--- BEGIN Supplied information ---

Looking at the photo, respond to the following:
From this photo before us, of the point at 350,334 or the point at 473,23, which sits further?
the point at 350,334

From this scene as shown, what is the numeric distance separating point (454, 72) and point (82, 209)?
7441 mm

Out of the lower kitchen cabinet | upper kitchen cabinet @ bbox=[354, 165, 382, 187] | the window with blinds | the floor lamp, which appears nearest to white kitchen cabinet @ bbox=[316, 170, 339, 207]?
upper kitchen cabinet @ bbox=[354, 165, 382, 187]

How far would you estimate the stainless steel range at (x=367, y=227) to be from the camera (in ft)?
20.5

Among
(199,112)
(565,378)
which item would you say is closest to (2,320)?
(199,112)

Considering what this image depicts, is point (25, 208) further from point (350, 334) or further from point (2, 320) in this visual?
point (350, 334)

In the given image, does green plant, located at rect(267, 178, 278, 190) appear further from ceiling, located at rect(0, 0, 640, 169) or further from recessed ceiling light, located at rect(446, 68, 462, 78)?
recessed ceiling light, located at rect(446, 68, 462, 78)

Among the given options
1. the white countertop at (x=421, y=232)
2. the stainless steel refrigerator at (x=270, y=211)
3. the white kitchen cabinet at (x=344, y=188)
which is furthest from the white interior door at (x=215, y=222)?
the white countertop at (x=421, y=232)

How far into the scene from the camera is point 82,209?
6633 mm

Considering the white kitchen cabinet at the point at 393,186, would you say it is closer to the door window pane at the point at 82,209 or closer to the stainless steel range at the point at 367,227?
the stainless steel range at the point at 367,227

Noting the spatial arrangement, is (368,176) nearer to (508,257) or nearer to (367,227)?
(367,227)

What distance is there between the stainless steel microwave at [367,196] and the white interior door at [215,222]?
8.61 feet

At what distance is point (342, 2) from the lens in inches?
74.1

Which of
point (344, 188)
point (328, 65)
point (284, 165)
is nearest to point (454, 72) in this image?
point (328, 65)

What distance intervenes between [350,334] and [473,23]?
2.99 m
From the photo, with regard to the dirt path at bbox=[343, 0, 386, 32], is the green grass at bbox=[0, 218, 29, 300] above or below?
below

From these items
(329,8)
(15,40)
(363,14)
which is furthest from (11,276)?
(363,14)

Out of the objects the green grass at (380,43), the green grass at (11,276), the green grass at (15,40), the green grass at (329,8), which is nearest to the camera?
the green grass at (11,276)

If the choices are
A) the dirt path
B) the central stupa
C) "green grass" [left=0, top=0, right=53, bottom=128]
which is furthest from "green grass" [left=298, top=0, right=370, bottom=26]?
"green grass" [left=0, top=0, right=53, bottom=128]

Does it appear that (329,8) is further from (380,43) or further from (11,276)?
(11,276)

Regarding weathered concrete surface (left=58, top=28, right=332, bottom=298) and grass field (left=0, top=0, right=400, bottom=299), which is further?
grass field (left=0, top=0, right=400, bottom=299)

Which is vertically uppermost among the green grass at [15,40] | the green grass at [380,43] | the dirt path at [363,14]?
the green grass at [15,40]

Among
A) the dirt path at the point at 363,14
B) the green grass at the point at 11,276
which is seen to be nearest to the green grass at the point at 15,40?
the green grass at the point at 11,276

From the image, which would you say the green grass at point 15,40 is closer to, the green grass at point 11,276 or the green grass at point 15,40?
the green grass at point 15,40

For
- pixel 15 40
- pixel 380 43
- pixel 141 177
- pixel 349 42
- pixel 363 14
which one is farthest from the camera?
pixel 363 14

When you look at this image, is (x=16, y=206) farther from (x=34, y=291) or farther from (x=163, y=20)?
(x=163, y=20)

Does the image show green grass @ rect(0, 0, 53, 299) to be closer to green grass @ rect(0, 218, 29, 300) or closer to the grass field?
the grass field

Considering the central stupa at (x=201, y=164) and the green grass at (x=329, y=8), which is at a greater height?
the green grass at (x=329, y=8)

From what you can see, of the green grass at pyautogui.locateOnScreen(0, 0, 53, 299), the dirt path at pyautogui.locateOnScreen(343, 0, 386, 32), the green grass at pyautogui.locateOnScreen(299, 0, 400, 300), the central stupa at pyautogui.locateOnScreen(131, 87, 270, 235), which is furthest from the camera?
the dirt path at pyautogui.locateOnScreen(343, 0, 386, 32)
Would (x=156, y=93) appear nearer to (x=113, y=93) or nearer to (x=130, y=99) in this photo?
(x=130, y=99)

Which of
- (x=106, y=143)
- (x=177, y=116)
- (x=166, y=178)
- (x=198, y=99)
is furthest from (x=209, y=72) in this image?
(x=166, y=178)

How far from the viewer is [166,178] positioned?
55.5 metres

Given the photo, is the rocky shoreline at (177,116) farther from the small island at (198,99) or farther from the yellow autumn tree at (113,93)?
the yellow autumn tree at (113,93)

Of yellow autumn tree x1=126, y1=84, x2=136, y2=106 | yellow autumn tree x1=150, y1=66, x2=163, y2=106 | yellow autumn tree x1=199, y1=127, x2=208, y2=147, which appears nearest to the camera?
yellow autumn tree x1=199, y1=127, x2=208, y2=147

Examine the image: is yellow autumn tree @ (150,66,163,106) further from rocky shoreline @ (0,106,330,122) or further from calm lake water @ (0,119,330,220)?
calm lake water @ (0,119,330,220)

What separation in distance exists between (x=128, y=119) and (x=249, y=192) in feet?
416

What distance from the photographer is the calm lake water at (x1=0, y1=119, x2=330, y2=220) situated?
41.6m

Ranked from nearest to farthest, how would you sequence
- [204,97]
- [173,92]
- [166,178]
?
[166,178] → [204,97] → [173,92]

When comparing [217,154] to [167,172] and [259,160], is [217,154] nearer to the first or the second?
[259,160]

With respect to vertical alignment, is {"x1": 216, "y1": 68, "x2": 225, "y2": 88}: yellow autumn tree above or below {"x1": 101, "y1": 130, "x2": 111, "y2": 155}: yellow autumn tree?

--- END Supplied information ---

Directions >>
Collect every line in the items above that contains the string "between". Case counts, so match uppercase and lowercase letters precisely.

Exercise response >>
What distance is there between the stainless steel microwave at [367,196] and the white interior door at [215,222]?
What distance intervenes between [350,334] and [473,23]?
What separation in distance exists between (x=128, y=119) and (x=249, y=192) in feet?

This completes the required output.